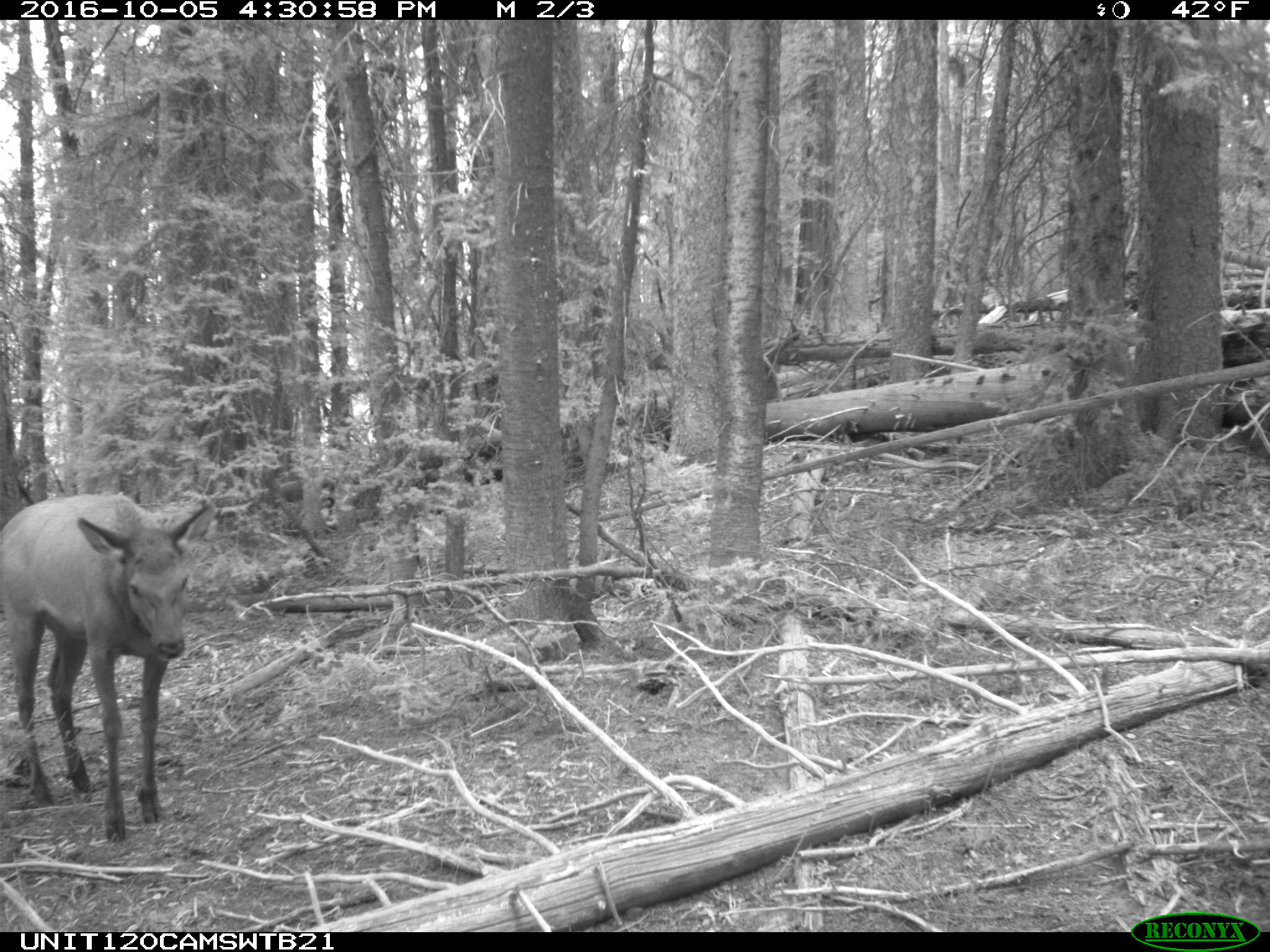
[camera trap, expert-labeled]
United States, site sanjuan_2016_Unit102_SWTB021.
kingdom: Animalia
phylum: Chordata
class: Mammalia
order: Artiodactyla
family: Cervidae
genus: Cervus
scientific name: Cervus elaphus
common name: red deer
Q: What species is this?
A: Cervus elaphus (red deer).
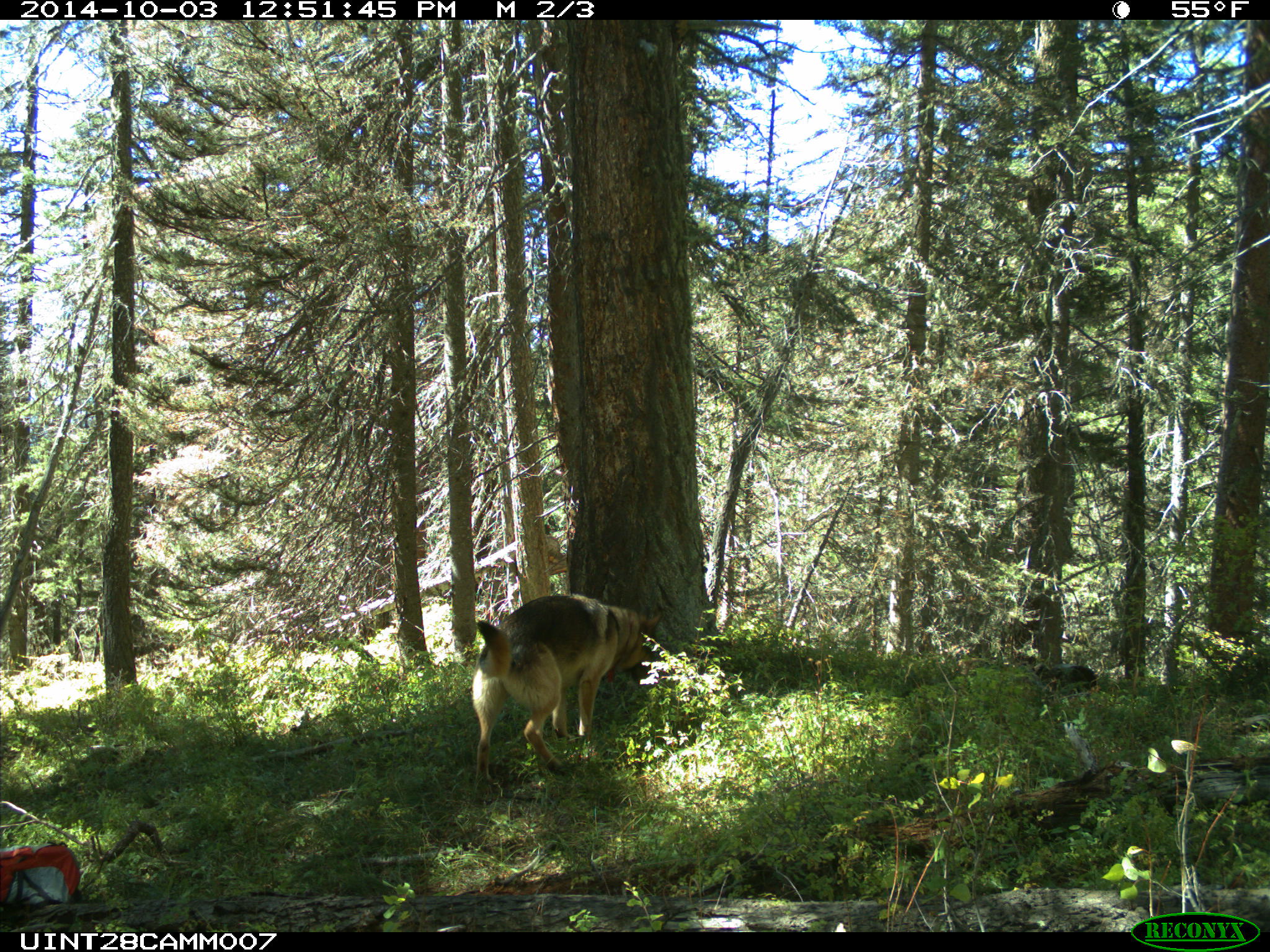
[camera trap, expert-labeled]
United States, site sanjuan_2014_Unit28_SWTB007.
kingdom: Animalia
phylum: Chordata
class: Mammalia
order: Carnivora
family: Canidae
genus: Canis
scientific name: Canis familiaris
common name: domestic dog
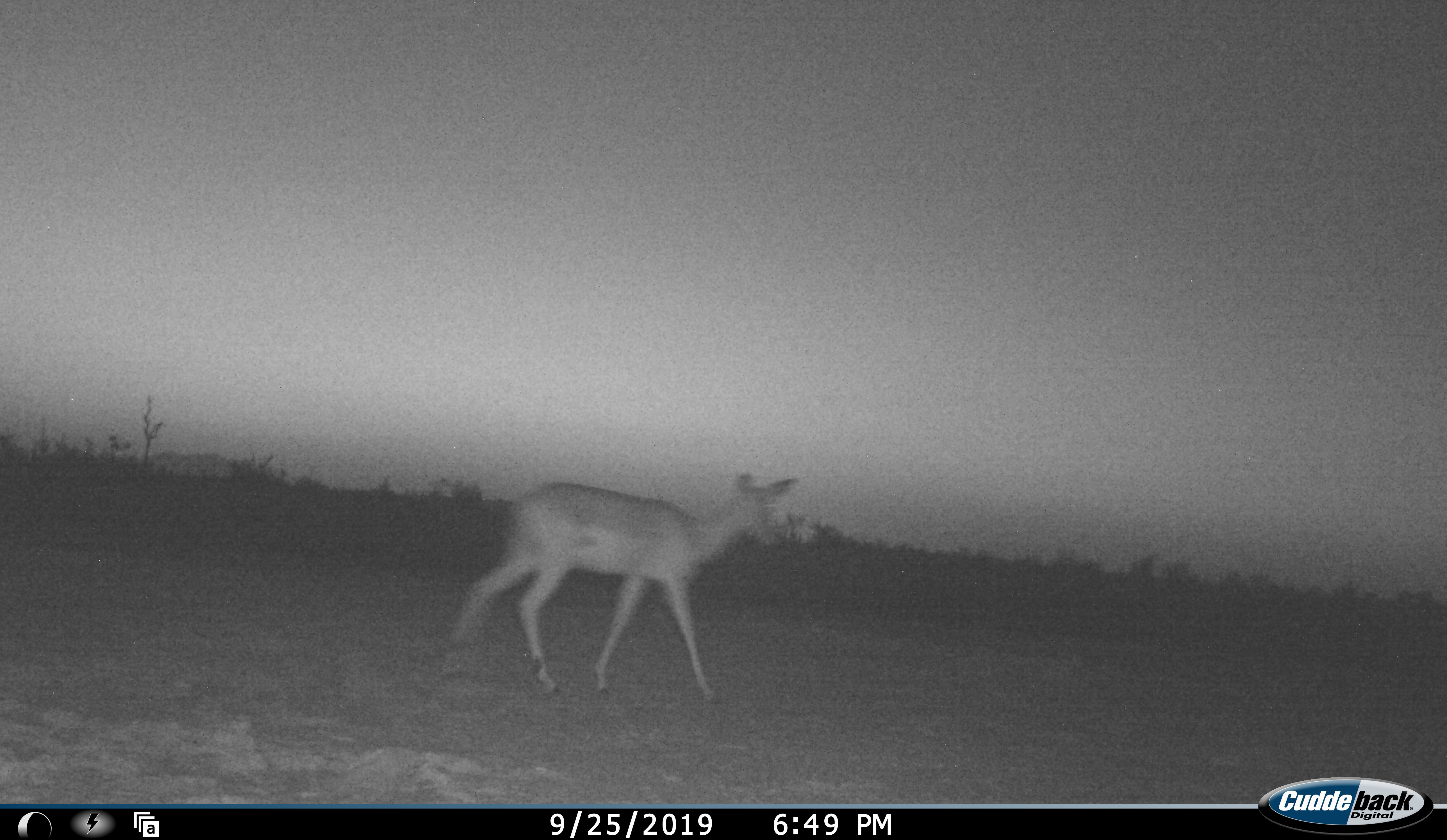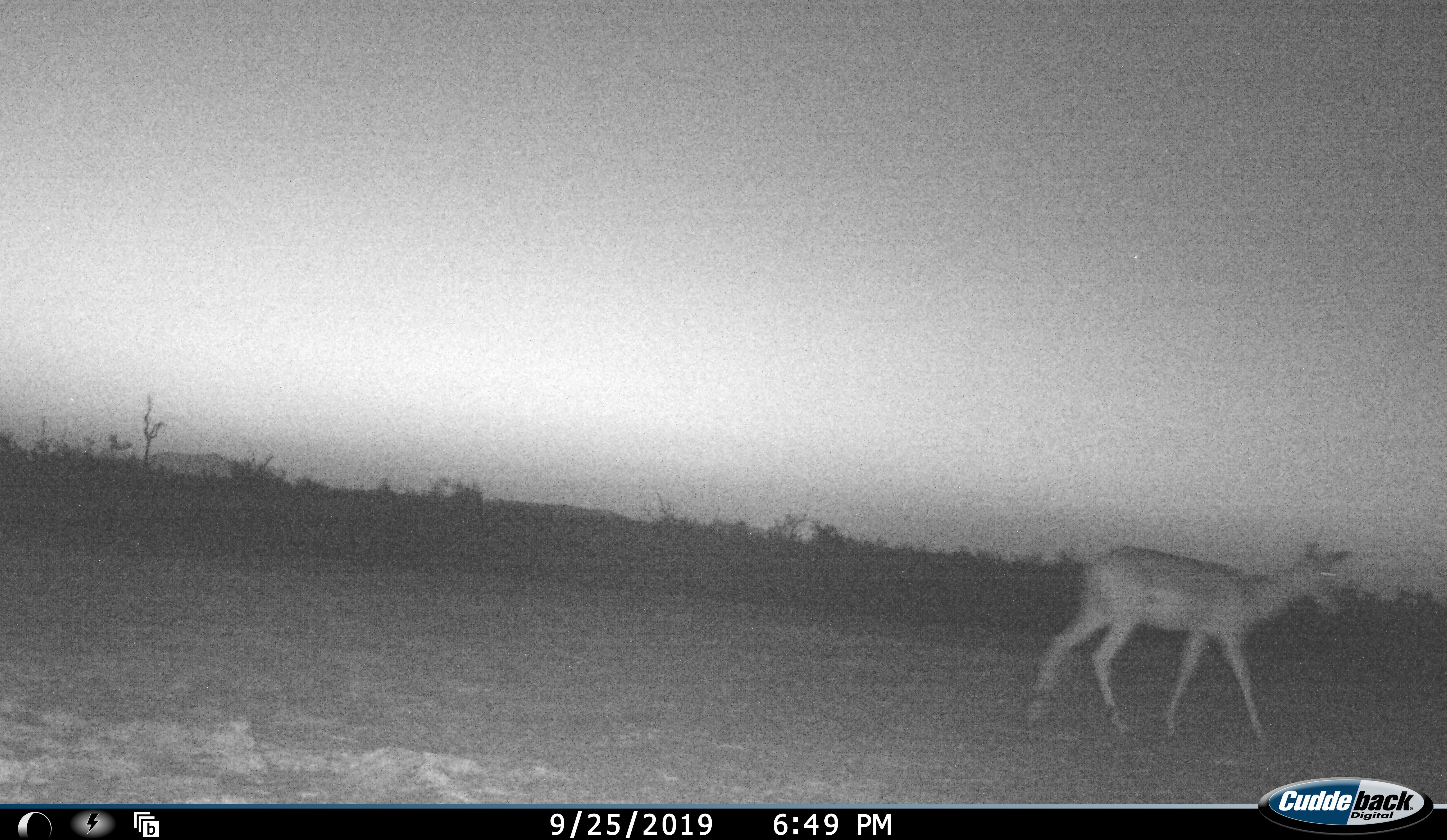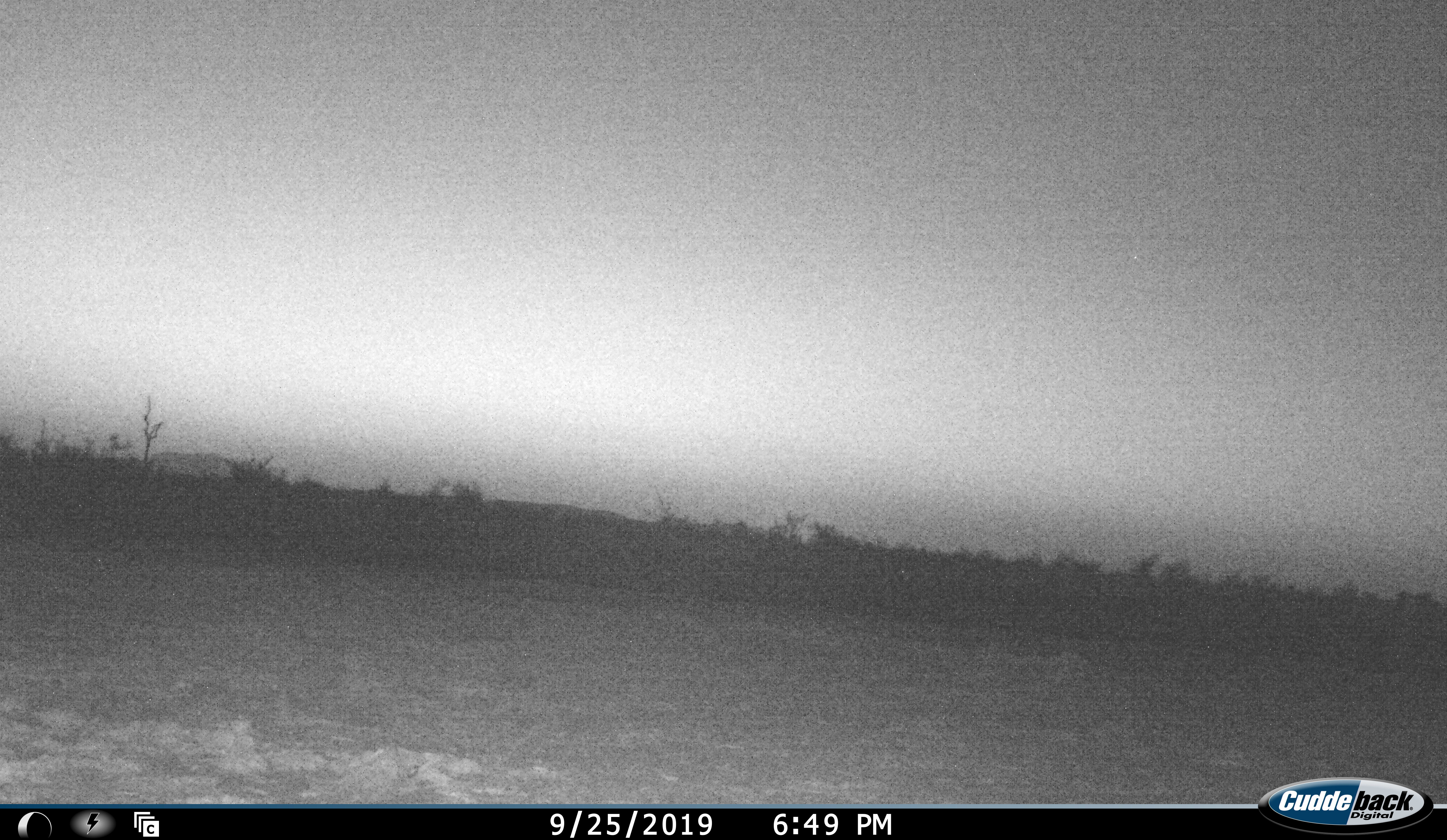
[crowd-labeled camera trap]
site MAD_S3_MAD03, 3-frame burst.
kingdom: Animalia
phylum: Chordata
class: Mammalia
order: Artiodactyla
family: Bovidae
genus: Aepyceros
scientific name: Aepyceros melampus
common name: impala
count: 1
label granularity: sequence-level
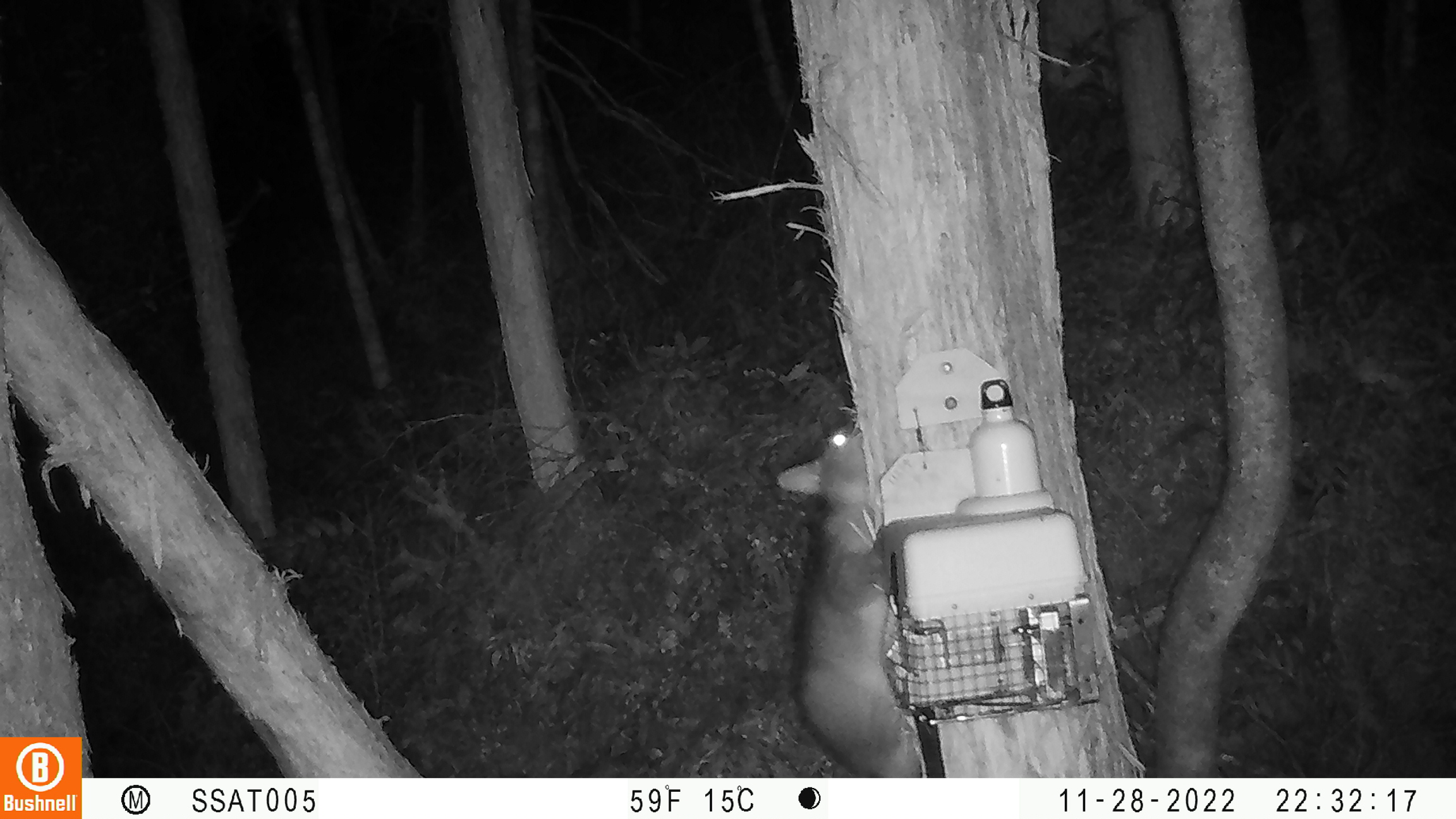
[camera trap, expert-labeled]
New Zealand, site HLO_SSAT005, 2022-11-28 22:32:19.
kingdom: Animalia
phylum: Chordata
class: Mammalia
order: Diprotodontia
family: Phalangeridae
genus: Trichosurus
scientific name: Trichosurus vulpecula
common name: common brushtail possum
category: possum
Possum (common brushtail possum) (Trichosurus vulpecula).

***

**EXERCISE PROMPT:**
Report only the number of lines in the records that include the word "States".

**RESPONSE AREA:**
2